Aku ingat, hari itu aku bahkan belum sempat mengganti rok abu-abuku saat aku menggantikan ibu di toko karena ibu sedang diare dan terus berlari ke kamar mandi. Bagiku, untuk kali pertama, Adlan Ruslan hanya sebuah nama yang pernah sekali dua kali kudengar karena kita satu sekolah. Dia mendatangi toko ibu masih dengan seragam putih-abu-abunya. Tubuhnya tetap kurus ceking. Rambutnya berantakan. Matanya sayu, menatapku dengan tatapan rendah. Jika tidak mengenakan seragam yang sama seperti seragamku, aku juga tidak akan tahu bahwa itu adalah dia.

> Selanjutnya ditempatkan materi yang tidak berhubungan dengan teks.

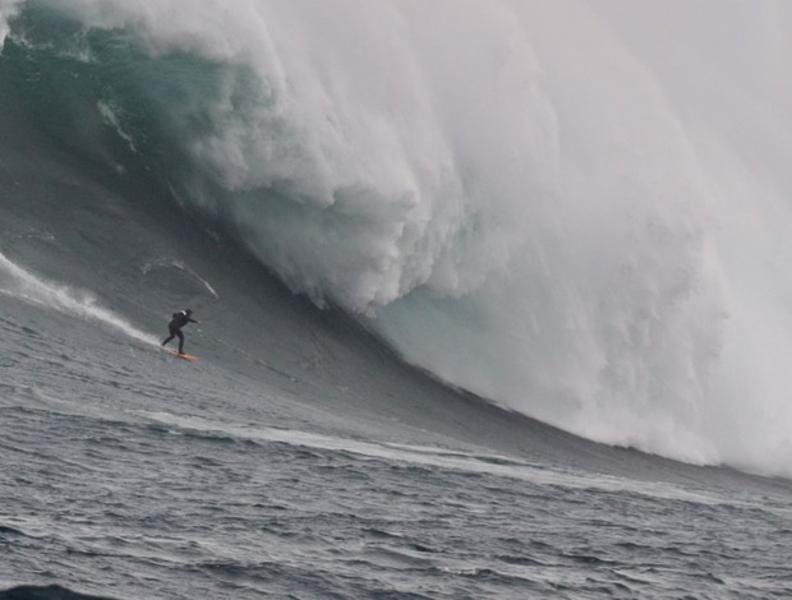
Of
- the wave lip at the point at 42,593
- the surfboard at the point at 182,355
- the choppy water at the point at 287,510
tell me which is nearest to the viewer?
the wave lip at the point at 42,593

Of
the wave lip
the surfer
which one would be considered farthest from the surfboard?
the wave lip

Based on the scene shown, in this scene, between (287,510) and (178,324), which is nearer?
(287,510)

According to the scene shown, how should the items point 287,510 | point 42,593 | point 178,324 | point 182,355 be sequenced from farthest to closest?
point 178,324, point 182,355, point 287,510, point 42,593

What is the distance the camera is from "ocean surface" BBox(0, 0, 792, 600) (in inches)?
635

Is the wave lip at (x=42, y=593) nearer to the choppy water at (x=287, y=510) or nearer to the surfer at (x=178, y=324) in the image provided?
the choppy water at (x=287, y=510)

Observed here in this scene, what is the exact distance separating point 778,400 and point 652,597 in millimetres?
25301

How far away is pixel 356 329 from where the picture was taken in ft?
98.6

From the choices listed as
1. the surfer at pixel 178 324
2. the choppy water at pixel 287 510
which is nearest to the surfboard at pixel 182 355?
the surfer at pixel 178 324

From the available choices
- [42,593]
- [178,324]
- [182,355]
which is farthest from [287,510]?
[178,324]

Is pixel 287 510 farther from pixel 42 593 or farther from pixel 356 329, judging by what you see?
pixel 356 329

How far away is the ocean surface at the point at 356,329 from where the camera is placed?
1612 cm

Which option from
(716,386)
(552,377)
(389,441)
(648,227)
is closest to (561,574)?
(389,441)

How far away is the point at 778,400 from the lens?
133 feet

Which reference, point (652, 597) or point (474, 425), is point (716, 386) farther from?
point (652, 597)
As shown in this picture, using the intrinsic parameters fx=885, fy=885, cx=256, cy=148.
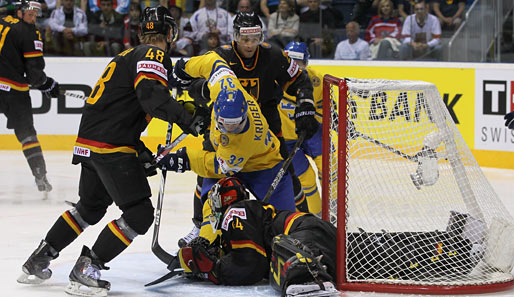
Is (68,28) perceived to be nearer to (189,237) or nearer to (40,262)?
(189,237)

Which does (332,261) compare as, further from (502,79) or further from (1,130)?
(1,130)

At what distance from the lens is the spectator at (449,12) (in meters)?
8.00

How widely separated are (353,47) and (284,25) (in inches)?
28.9

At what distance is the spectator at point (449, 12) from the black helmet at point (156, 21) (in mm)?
4723

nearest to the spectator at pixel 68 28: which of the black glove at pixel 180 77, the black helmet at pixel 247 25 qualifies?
the black glove at pixel 180 77

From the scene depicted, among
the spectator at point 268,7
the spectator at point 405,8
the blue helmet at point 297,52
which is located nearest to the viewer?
the blue helmet at point 297,52

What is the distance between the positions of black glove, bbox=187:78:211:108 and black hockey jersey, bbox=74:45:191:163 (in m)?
0.54

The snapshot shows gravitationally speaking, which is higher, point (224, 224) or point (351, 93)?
point (351, 93)

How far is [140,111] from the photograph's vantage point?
12.3 feet

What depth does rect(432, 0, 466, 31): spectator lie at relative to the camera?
315 inches

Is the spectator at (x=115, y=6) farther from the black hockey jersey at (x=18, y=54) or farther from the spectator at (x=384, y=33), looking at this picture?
the black hockey jersey at (x=18, y=54)

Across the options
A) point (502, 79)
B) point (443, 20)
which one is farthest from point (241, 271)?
point (443, 20)

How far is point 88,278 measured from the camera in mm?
3619

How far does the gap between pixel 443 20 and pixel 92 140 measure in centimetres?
507
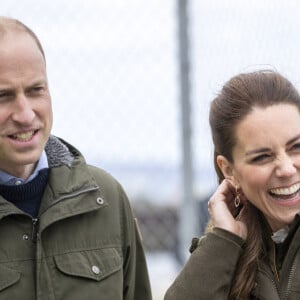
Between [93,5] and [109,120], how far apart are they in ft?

“Kau punya Nitrazepam?” dia bertanya padaku, aku juga ragu saat itu bahwa dia tahu siapa aku, dia mungkin juga tidak sadar bahwa aku adalah teman satu sekolahnya.
“Resep dokter?”
“Kudengar apotek ini tidak perlu resep dokter. Pergi ke dokter hanya buang-buang uang saat aku bisa menangani tubuhku sendiri,” seperti hanya bergumam.
Aku menatapnya, menimbang-nimbang apa aku akan masuk ke dalam untuk bertanya pada ibuku atau tidak. Tapi sebelum aku menentukan pilihan itu, ibu sudah keluar dan menyusulku. Dia berdiri di sampingku dan menghadapi si pelanggan itu sendiri, tapi ekspresi ibu jauh berbeda dari yang aku pikirkan, dia tampak terkejut.
“Kamu butuh Nitrazepam?”
“Aku mengalami insomnia akut, aku sudah tidak tidur lebih dari tiga hari,” .
Aku menatap ibu dan wajah ibu menampakan raut wajah yang sulit. Dia mengernyitkan keningnya sebentar dan menimbang dengan cukup lama.
“Tetap saja kamu harus ke dokter, Nitrazopem bisa terlalu keras untukmu. Kami hanya bisa memberimu obat itu jika kamu punya resep dokter, aku akan memberimu obat yang lain.”